There are a number of risk factors associated with the development of inflammatory bowel disease (IBD). These include being younger in age, being Caucasian or of Ashkenazi Jewish descent, smoking cigarettes, stress, poor diet, and living in an industrialized country. But could sexual orientation also increase the risk?
According to Drug Topics, research suggests that it can; a study published in Gut suggests that homosexual males engaging in high-risk sexual activity are over two times more likely to develop IBD than heterosexual males engaging in high-risk sexual activity. In this context, high-risk sexual activity encompasses multiple sexual partners and sexual activity without protection (condoms, etc.).
To begin, the research team sourced self-reported data from 58 healthcare organizations over a 20-year period. After evaluating the data, the researchers found that:
- High-risk same-sex activity was associated with perianal abscesses, rectal abscesses, and stricturing disease of the colon or small intestine.
- In homosexual males with severe ulcerative colitis (UC), there was a higher risk of having to have a partial colectomy to manage the condition.

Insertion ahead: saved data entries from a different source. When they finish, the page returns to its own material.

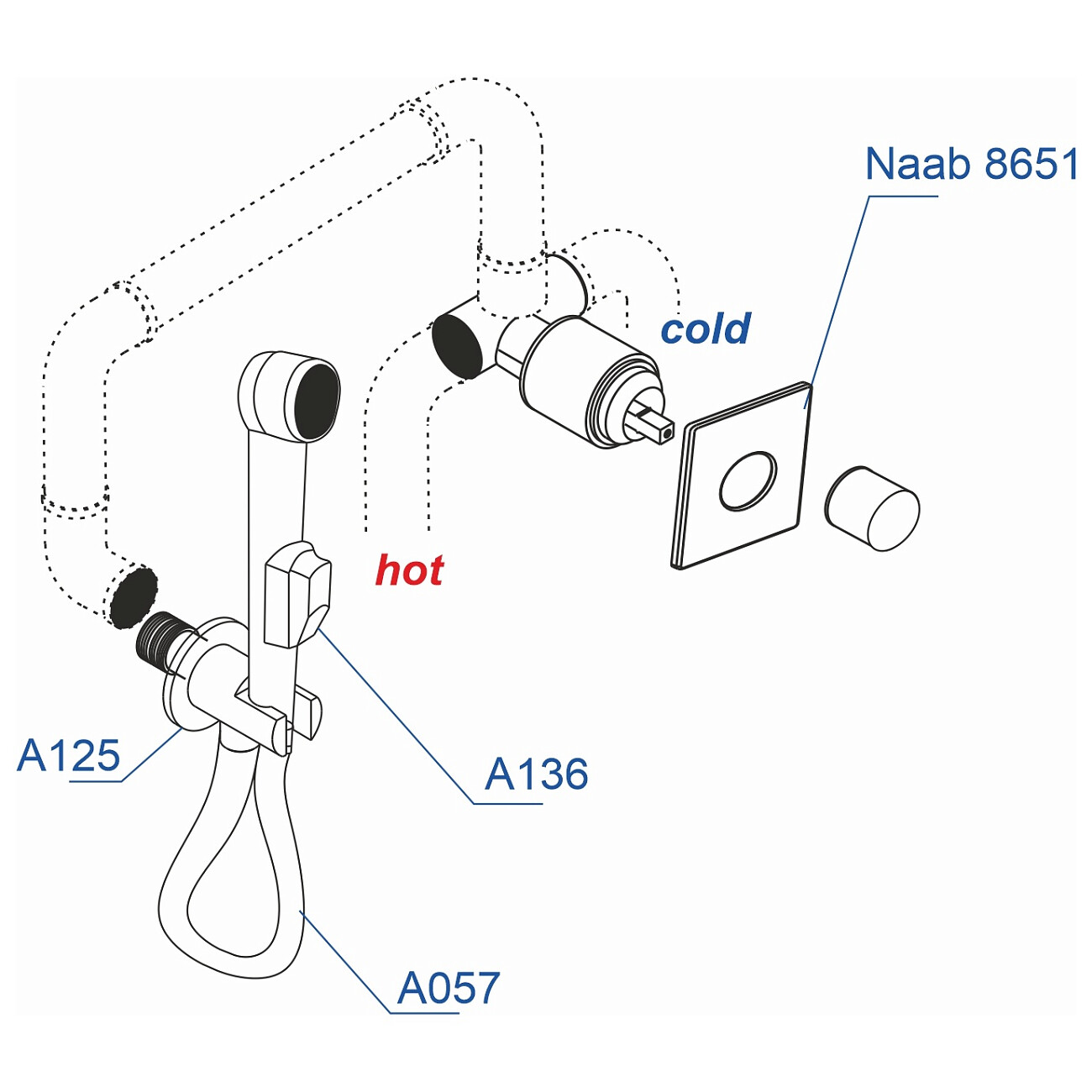 Naab 8651

cold

hot

A125

A136

A057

- 0.49% of heterosexual males had Crohn’s disease, compared to 0.8% of homosexual males.
- 0.52% of heterosexual males had ulcerative colitis, compared to 1.26% of homosexual males.

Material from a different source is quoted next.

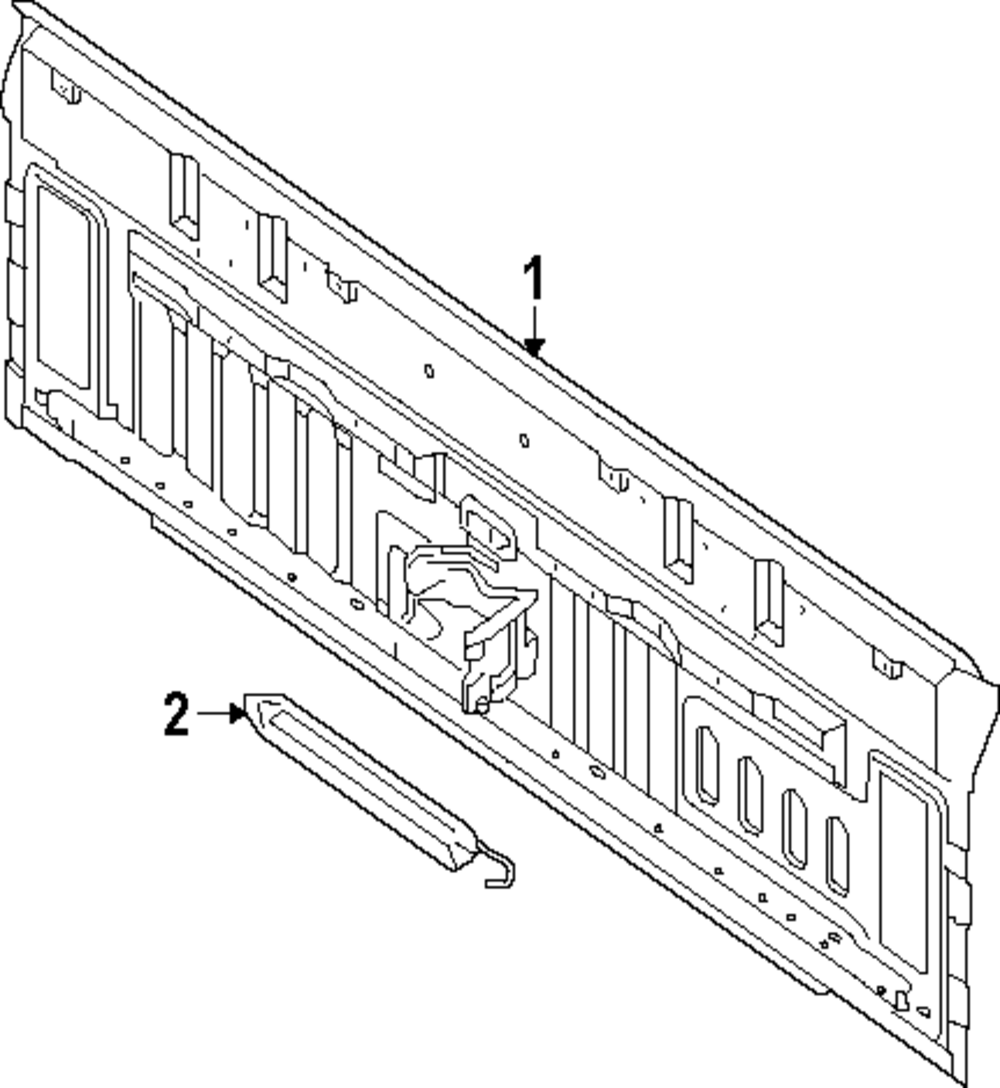 1

2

While these findings are interesting, more research is needed to better understand these findings and determine whether an actual correlation exists. However, the research team believes that studying IBD in underrepresented patients could provide a more nuanced understanding of IBD development, as well as lead to better therapeutic interventions.

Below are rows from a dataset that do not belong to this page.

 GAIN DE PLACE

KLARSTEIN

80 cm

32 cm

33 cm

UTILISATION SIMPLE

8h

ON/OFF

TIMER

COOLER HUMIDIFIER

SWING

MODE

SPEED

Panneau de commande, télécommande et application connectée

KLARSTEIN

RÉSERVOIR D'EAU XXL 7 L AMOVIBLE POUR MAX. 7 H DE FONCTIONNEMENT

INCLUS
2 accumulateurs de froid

What is Inflammatory Bowel Disease (IBD)?
Inflammatory bowel disease comprises a group of conditions (ulcerative colitis, Crohn’s disease) that are characterized by chronic inflammation in the digestive tract. The exact cause is unknown, though many believe its root cause could be a blend of immune dysfunction and environmental triggers. IBD is variable in symptoms and severity. However, if you have IBD, it is important to manage your condition, as certain complications can be life-threatening. Symptoms related to IBD can include:
- Abdominal pain and cramping
- Bloody or pus-filled stool
- Appetite loss
- Unintentional weight loss
- Joint pain
- Excessive gas
This is not an exhaustive list of symptoms.
Treatment of IBD focuses on reducing inflammation and managing symptoms. Potential therapeutic options include immune suppressing drugs, antibiotics, anti-inflammatory treatment, anti-diarrheal medication, pain relievers, vitamin D, and calcium and iron supplementation.